By Kurt R. Karst –
Back in July 2010 we took a look at the historical growth of so-called “Patent Use Codes” (“PUCs”), those numbers and narratives listed in an Orange Book Addendum corresponding to a listed method-of-use patent. This was long before the U.S. Supreme Court even considered – or was asked to consider – whether the counterclaim provision added by the Medicare Modernization Act (“MMA”) at FDC Act §505(j)(5)(C)(ii)(I) can be used to challenge a PUC descriptor listed in the Orange Book for a particular method-of-use patent covering a brand-name listed drug. Our analysis showed a doubling of PUCs since FDA’s June 2003 regulations went into effect requiring NDA sponsors (under 21 C.F.R. § 314.53(c)(2)(ii)(P)(3)) to supply the PUC descriptor language on Form FDA 3542. The post was apparently popular enough that it appeared in a few briefs (here, here, and here) submitted to the Supreme Court in Caraco Pharmaceutical Laboratories, Ltd. v. Novo Nordisk A/S. In April 2012, the Supreme Court held in Caraco (see our previous post here) that a PUC qualifies as “patent information” submitted under FDC Act §§ 505(b) and (c) and may be the subject of a counterclaim to correct or delete patent information.
Use of the counterclaim provision at FDC Act §505(j)(5)(C)(ii)(I), as well as its parallel provision at FDC Act § 505(c)(3)(D)(ii)(I) applicable to 505(b)(2) application sponsors, has been pretty low in the almost ten years it has been around. In a previous post we provided a run-down of the cases in which we know one of the counterclaim provisions has been raised, either with respect to PUCs or to seek actual delisting of Orange Book-listed patents. We suspect that other counterclaims have been filed in Hatch-Waxman patent infringement litigation, but that they may be under seal or buried in dockets we have not yet explored. With an increasing number of Orange Book-listed PUCs, however, the probability that new counterclaims will be filed appears to increase.
With that in mind, we decided to take a look at the change (i.e., growth) in PUCs over the past three years and historically. And the growth has been quite significant: from a little more than 1,000 in 2010 to a little more than 1,400 today (with new PUCs being added weekly, and sometimes daily). The tables below show the year-by-year growth of PUCs since they were first added to the annual Orange Book in 1988 (Orange Book 8th Ed.).
The growth in PUCs mirrors an overall growth in Orange Book patent listings. Between 1998 and 2012, the number of patents submitted to FDA for Orange Book listing increased from 159 to 458. Meanwhile, the number of NDAs and supplements approved by FDA has apparently decreased. For example, according to numbers put out by FDA, the Agency approved 115 NDAs in 2000, but only 86 in 2012; FDA approved 99 NDA supplements in 2000, but only 62 NDA supplements in 2009 (see, e.g., here and here). This would appear to mean that a greater number of patents are beling listed for each brand-name listed drug.

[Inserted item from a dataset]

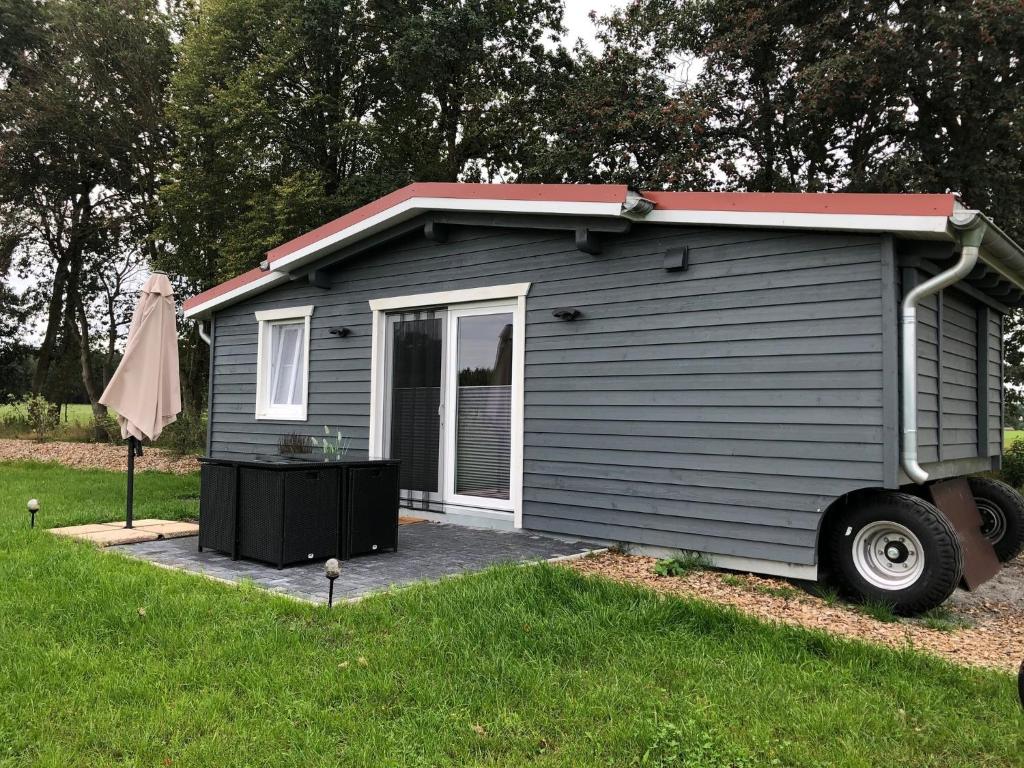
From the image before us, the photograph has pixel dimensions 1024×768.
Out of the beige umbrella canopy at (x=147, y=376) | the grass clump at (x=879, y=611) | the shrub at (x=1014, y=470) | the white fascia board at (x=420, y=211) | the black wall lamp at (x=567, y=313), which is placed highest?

The growth of 117 PUCs from 2012 to 2013 was a record-breaker, albeit just 13 PUCs greater than the previous year. The growth for the current period (2013-2014) is on pace to shatter that record. Of course, just because there is a growth in PUCs does not necessarily mean that counterclaims challenging those PUCs will grow. The devil is in the details; that is, how the PUCs are tailored (or not) to the approved method-of-use of a listed drug. But one thing is clear: if anyone thought the Supreme Court’s Caraco decision would put the brakes on the growth in PUCs, they were wrong.